Your task: Count the lines in the items below that contain the word "much". Reply with the number alone.

Material supplied:

☆ ☆ ☆ ☆ ☆

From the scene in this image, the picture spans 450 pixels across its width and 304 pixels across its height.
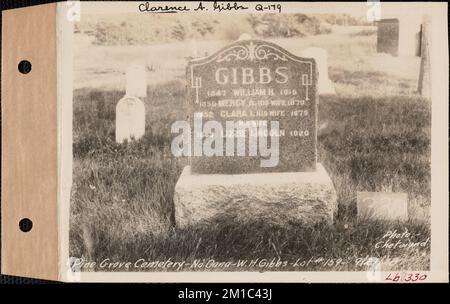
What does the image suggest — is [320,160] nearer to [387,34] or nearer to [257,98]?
[257,98]

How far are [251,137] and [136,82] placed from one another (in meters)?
0.67

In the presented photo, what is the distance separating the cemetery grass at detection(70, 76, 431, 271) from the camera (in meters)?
2.37

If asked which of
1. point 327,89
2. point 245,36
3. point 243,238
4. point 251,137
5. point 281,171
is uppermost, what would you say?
point 245,36

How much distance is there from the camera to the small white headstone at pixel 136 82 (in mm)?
2387

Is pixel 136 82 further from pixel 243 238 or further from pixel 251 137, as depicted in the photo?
pixel 243 238

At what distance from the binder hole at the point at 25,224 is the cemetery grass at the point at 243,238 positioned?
0.74 ft

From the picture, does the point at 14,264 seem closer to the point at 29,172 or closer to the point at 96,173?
the point at 29,172

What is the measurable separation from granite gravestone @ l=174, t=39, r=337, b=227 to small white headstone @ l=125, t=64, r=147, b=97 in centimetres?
25

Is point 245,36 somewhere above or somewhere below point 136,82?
above

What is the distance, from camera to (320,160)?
7.83 ft

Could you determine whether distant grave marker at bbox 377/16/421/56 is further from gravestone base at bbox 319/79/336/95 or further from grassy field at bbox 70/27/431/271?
gravestone base at bbox 319/79/336/95

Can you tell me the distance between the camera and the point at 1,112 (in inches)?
94.5

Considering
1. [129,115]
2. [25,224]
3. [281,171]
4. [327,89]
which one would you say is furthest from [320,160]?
[25,224]

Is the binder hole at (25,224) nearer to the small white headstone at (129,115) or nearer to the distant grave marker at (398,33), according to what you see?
the small white headstone at (129,115)
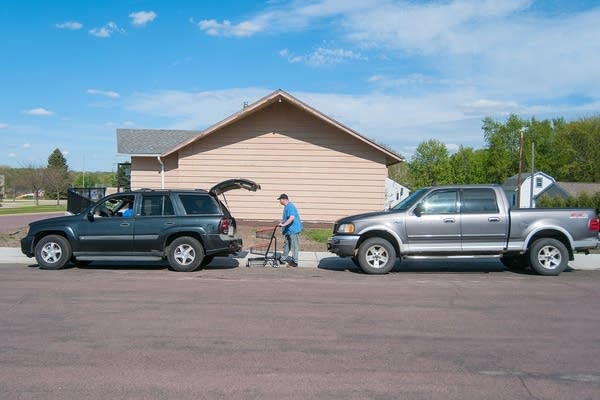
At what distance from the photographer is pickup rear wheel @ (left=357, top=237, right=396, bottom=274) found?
489 inches

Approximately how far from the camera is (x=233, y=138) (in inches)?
837

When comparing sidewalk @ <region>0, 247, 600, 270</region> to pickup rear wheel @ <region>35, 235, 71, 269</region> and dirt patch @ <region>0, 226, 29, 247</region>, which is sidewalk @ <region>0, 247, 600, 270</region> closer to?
pickup rear wheel @ <region>35, 235, 71, 269</region>

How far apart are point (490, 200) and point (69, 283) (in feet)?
28.7

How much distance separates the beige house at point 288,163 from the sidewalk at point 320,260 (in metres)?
5.32

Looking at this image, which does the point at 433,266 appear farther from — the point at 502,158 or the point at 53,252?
the point at 502,158

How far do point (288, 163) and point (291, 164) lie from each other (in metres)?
0.12

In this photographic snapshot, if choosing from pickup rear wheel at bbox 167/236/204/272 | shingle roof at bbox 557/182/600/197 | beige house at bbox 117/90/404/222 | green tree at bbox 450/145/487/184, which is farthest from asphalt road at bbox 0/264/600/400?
green tree at bbox 450/145/487/184

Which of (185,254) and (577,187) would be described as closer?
(185,254)

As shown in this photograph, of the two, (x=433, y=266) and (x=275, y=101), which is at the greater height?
(x=275, y=101)

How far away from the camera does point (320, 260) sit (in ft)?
48.5

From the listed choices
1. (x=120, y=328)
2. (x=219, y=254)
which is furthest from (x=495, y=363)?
(x=219, y=254)

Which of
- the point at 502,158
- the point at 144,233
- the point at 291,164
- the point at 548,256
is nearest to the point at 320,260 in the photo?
the point at 144,233

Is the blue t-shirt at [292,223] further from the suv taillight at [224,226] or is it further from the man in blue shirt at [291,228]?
the suv taillight at [224,226]

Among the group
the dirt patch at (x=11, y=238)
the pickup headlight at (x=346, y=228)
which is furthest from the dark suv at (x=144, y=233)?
the dirt patch at (x=11, y=238)
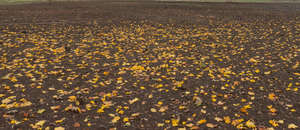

☆ ☆ ☆ ☆ ☆

Written response: 2